WellSpace has had a CCBHC operating for two years at 1820 J St. in Sacramento, where it also has an FQHC, according to Avey. WellSpace is the first accredited CCBHC in Northern California and only the second in the state, according to an Oct. 9 release from WellSpace.
Previously, WellSpace was accredited for ambulatory care and behavioral health. To determine the new accreditation, Joint Commission reviewers made an unannounced visit to WellSpace in July and “evaluated compliance with 1,800 individual standards spanning all areas of care,” according to WellSpace’s release.
“This shows that not only the outcomes are good for WellSpace but also the procedures that they take and the policies that they have in place are also up to a gold standard,” Kennedy says.
How CCBHCs tie in with what WellSpace already does
While WellSpace to this point hasn’t been an accredited CCBHC, it’s done work that’s in the same vicinity, such as with its Crisis Receiving for Behavioral Health, or the “Crib” program at 7th and H streets in downtown Sacramento. WellSpace also has a philosophy that could be in keeping with the goal of CCBHCs to provide mental health or substance use services to anyone who needs them.
“They’ll see anybody who comes through the door, that’s first and foremost,” Kennedy says of WellSpace. “But they treat people with behavioral health as people who are suffering a medical condition and nothing more, nothing less. And they give them the best care possible.”
The nonprofit also operates a 988 crisis response line in much of the state.
In general, WellSpace has worked with a broad assortment of people in Sacramento County through its FQHCs, with more than 600,000 people receiving Medi-Cal services as of April 2023. “We do have more need in the region and particularly for the population that WellSpace serves and that’s the Medi-Cal population,” Kennedy says.
Sacramento County is also working with WellSpace to develop a 13-acre community wellness campus in south Sacramento that Avey says could eventually include a CCBHC and FQHC. In time, he says, the company would like to have a CCBHC at every one of its FQHCs.

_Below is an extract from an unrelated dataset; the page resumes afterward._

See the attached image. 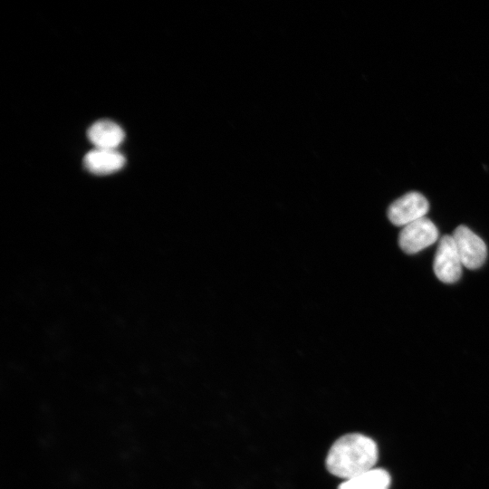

To Porteus, there are two components to defining where WellSpace’s initial CCBHC is located: the actual physical location at 1820 J St.; and the broader shift in organizational mindset that comes with being a CCBHC.
For Porteus, the accreditation from The Joint Commission allows WellSpace to infuse its care delivery with the CCBHC principles, meaning the nonprofit has integrated substance use, mental health and behavioral health services into everything it does and then gone far beyond.
“That is an identity,” Porteus says. “That’s a way of thinking. It’s an identity, and it means you’ve got this level of integration, and you live by it.”